[What is being asked] Reproduce the material verbatim, from the start of the material up to and including the line that contains "Raincoat Goose Outfits".

[Listed entries]
.....

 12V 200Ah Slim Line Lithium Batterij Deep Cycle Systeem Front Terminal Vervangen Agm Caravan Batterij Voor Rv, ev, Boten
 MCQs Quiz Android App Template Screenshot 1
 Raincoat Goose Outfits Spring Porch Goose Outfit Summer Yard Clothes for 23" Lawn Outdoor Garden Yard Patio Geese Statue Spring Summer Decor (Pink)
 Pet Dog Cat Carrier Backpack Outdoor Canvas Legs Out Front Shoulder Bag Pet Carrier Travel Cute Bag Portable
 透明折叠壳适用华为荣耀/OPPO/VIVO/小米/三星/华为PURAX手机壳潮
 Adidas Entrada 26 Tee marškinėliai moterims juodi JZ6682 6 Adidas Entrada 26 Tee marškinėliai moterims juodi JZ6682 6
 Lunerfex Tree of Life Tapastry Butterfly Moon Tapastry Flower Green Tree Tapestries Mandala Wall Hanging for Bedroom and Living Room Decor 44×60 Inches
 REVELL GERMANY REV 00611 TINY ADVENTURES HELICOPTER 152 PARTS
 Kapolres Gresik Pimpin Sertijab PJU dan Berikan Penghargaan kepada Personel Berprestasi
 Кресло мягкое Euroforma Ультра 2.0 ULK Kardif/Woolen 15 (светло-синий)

.....

[Expected answer]
 12V 200Ah Slim Line Lithium Batterij Deep Cycle Systeem Front Terminal Vervangen Agm Caravan Batterij Voor Rv, ev, Boten
 MCQs Quiz Android App Template Screenshot 1
 Raincoat Goose Outfits Spring Porch Goose Outfit Summer Yard Clothes for 23" Lawn Outdoor Garden Yard Patio Geese Statue Spring Summer Decor (Pink)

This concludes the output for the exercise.